In October 2005, Xian hosted the 15th General Assembly of ICOMOS (International Committee for Monuments and Sites), a non-governmental organisation that aims to protect heritage sites worldwide. The local government carried out this prestigious duty with awesome pomp and ceremony, impressing the 600 foreign delegates.
However, one Chinese delegate and prominent heritage expert privately described Xi'an as a dismal Chinese version of Disneyland. Xi'an, the delegate posited, is not cultural history, but invented fantasy. This recurring formula of historical reinvention and reinterpretation is a highly effective method of validating current demolition in the name of progress. In Shanghai, this formula has been executed at the site of the first congress of the Communist Party, now attached to a prosaic tourist and shopping complex known as Xin Tian Di.

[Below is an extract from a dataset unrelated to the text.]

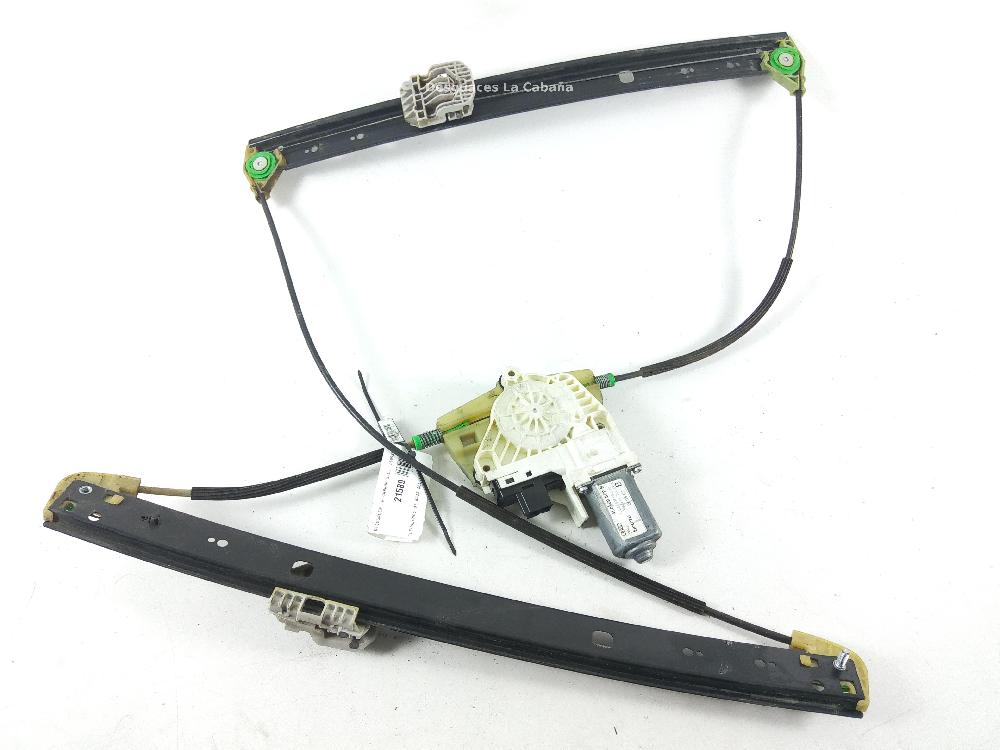 CHEVROLET Q7 4L (2005-2015) Front Right Door Window Regulator 4L0959802B 25992344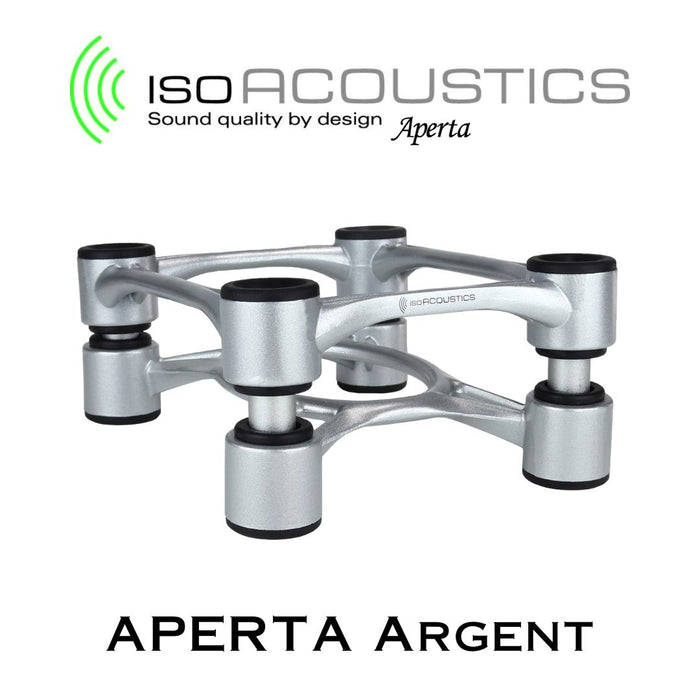 Supports isolateurs inclinables pour enceintes acoustiques 35lb (paire)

Most people, excluding its developer, herald Xin Tian Di as one of China's most successful examples of architectural preservation. It is not. Just like Xian's city wall, it is reconstructed fantasy. The forces of politics and economics have created this site while the local population that lived in this part of Shanghai, who know nothing about and care little for the tawdry idiocies of a consumer culture of which they will never be part, have been forcibly evicted from their homes and banished to the suburbs, in order that tourists can be fed disproportionately large servings of historical events and wealthy visitors can sip coffee in a faux-traditional environment and claim to have experienced the real China.
Making money, making history
China's unique breed of capitalism has brought undeniable wealth and opportunity to many, but it is far less effective in safeguarding the property of the disempowered. All housing was acquired by the government after 1949 and only since the 1990s has private ownership been reintroduced. China's nationalised housing stock, once seen as the solution to the country's chronic urban housing problems, is today an ageing and under-maintained resource that is a tremendous burden on the public purse. The cheapest solution is to sell it or raze it and start again. Developers comfortably legitimise the expunging of entire neighbourhoods while making unimaginable private fortunes in the process, because the inhabitants of nationalised housing have no rights of abode and are considered, as one prominent developer described, "squatters".
In Tianjin, over Christmas, the UK Times reported a sit-in protest by nuns and priests of a Catholic community situated in the heart of the old city against the developers who wanted to demolish their religious compound. The peaceful demonstration by these "squatters" was allegedly interrupted by a group of hired thugs. This insidious tactic is becoming increasingly common in China, as the corrupted intimidate those who try to oppose abuses of power that range from crooked business activities to major environmental degradation.
As China's rapid growth continues, friction between different interest groups will intensify. While the future of the former Holy Trinity seems assured, the fate of innumerable less consequential structures remains uncertain. Gaining access to or taking photographs of such sites often invites the worst excesses of officiousness by ageing gatekeepers or, worse still, arrest. In a country where even the ruling party has yet to reach a consensus on an interpretation of its tenure, it is hardly surprising that the physical manifestations of history are so sensitive. For the time being, it is expedient to let people see only what you want them to see, while history is reconstructed.